Gaviota movió su enorme hacha de doble filo en un vacilante vaivén. En momentos como aquéllos, echaba de menos el cortar madera.
—Tomás, llévate a tus hombres a unos..., eh..., unos doscientos pasos adelante y despliégalos en una hilera hacia el noreste. Var, haz lo mismo en el noroeste. Vamos a proteger el campamento. Neith, coloca a tus hombres detrás de nosotros y despliégate para cubrirnos la retaguardia. Si tienes que enfrentarte a fuerzas superiores, ve retrocediendo hacia el campamento. De lo contrario, mantenlos alejados del centro. Ah, y procurad agachar la cabeza si esa nube de tormenta pasa por entre vosotros. ¿Entendido?
Resultaba obvio que lo habían entendido, y resultaba igualmente obvio que tenían una docena más de preguntas que hacer y que la disciplina les impedía formular. Todos «obedecerían sin rechistar» al mejor estilo militar. Gaviota vio cómo se alejaban al trote por entre los arbolillos.
El leñador hizo un rápido repaso de sí mismo. Tenía su hacha y, metido debajo de su cinturón, un nuevo látigo hecho con piel de serpiente negra, idéntico a los que había usado en el pasado para espantar las moscas de las orejas de sus mulas. Pero ¿dónde estaban su arco largo y su aljaba? Los había cogido del flanco de la bestia mecánica y los había colgado del palo de su tienda, pero habían desaparecido. ¿Quién había podido...?
Alguien fue corriendo hasta la hoguera, agarró una rama que tenía la punta envuelta en llamas —Gaviota no entendió por qué—, y después se quedó inmóvil como si no supiera qué dirección seguir.
—¡Ponte a cubierto, idiota! —le gritó el leñador.
Meneando la cabeza, su arco largo olvidado ya hacía rato, Gaviota se abrió paso entre las coníferas y fue hacia las primeras líneas, dondequiera que estuviesen, y aquel vendaval gigante.

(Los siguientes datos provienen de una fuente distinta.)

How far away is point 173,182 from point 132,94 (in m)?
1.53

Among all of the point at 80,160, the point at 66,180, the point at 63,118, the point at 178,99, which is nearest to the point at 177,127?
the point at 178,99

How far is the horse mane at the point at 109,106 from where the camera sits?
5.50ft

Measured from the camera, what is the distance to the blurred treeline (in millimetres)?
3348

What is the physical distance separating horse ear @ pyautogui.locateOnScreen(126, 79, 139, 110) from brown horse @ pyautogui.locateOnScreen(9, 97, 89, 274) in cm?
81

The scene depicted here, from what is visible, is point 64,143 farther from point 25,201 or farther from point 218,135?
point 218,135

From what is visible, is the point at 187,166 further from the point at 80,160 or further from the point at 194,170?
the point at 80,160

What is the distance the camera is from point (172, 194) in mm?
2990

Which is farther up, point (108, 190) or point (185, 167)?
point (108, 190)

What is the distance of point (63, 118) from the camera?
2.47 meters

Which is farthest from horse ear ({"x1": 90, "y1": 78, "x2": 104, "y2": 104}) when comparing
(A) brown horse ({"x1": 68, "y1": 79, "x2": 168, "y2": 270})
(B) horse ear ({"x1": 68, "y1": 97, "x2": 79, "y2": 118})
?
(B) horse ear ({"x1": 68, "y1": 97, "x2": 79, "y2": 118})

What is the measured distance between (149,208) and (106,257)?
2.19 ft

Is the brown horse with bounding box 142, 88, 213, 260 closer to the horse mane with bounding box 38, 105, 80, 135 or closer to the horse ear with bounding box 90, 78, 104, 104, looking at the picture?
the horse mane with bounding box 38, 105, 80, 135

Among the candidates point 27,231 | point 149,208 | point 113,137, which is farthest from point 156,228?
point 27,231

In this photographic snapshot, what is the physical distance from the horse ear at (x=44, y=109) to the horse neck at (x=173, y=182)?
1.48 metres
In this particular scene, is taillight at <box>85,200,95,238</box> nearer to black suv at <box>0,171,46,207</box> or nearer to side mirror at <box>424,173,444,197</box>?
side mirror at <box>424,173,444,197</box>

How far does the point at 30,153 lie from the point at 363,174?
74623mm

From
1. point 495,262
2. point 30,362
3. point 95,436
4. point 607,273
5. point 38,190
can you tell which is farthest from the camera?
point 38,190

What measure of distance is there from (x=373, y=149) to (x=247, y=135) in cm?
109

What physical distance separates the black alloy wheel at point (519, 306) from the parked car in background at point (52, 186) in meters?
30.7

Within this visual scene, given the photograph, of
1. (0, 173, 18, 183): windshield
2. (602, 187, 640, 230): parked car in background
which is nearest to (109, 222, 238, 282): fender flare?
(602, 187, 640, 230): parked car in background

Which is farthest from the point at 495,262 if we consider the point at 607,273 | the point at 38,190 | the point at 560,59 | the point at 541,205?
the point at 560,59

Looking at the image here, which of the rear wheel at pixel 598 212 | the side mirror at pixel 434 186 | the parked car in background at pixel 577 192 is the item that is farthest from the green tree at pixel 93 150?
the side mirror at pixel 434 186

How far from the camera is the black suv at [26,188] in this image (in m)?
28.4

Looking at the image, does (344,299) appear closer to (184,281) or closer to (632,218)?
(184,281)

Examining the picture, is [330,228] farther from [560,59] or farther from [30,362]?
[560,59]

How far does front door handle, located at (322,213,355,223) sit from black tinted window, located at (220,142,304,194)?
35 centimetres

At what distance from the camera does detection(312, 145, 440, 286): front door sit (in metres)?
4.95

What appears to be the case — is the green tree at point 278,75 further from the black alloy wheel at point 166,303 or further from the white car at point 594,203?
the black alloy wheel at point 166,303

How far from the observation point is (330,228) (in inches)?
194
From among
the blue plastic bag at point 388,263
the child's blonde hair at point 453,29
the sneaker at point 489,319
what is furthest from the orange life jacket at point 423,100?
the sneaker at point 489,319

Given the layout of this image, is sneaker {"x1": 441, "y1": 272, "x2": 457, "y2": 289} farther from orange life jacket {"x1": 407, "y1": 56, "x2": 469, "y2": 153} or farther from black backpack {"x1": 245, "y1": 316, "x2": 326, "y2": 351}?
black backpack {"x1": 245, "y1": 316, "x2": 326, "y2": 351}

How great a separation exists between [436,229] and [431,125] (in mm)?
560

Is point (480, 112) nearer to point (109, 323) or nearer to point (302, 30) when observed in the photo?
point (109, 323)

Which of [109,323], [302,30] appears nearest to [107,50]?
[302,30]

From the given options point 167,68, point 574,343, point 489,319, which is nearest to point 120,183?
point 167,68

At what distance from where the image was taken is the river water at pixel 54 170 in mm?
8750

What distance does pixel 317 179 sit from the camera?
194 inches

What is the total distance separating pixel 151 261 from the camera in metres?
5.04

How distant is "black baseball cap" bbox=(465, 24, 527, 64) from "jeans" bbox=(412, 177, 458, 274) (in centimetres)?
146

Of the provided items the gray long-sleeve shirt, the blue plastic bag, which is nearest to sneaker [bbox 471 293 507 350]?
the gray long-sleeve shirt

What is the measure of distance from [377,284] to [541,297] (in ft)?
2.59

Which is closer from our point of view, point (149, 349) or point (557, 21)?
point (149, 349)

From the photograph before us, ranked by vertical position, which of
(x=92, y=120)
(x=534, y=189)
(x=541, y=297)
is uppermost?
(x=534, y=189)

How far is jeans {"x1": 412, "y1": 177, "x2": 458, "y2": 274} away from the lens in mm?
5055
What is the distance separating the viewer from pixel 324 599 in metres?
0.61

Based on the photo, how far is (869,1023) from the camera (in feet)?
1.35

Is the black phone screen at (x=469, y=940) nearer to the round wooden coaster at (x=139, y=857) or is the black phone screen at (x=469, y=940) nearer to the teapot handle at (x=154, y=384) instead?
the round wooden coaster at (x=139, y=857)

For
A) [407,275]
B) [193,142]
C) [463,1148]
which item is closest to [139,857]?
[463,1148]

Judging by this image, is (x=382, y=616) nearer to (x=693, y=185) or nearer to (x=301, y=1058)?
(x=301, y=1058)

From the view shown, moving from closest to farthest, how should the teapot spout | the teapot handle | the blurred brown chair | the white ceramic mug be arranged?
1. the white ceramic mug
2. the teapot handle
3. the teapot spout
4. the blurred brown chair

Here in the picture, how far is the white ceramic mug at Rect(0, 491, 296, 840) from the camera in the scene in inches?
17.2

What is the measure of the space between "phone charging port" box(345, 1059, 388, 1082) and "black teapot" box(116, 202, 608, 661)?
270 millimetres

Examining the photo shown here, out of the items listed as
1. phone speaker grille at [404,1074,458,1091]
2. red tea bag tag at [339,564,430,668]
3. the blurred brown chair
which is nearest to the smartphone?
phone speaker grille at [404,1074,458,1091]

Acababa de llegar a las líneas y había respondido a la interpelación de un centinela cuando unos gritos que helaban la sangre hendieron el aire helado.
* * *
No había forma de saber qué aspecto tenía el ataque o de averiguar de dónde procedía, aparte de suponer que venía de delante de ellos..., o quizá viniera de un lado, o de atrás.
Los gritos volvieron a surgir de la nada, y Gaviota soltó una maldición y siguió avanzando. El bosque no cambiaba nunca. El suelo del valle era plano, arena bajo capas de agujas muertas de color marrón, y se extendía kilómetros y más kilómetros hacia el este y el oeste. Con tanta abundancia de luz solar y ninguna competencia salvo la de las otras coníferas que tuvieran por vecinas, los árboles iban creciendo y desplegándose hasta que sus tiesas ramas impregnadas del perfume de la resina se entrelazaban unas con otras. Fuera cual fuese la dirección hacia la que se volviera la mirada, el bosque era como un mar de agua que llegara hasta el pecho.
«Un mal sitio para luchar», se reprochó Gaviota. Un auténtico general habría elegido otro lugar. ¿Y dónde estaba el resto de las tropas?
Lo único que podía servir para orientarse era el tornado, que ya podía ver a pesar de estar rodeado de troncos. El torbellino se alzaba en el cielo, girando en el norte y escupiendo árboles hechos trizas como si fueran semillas de melón. Pero no parecía estar más cerca. ¿Sería posible que algo así fuera capaz de mantenerse inmóvil en el mismo sitio? ¿Podría un hechicero conjurar un tornado y dirigirlo después? Eso sería como guiar una montaña.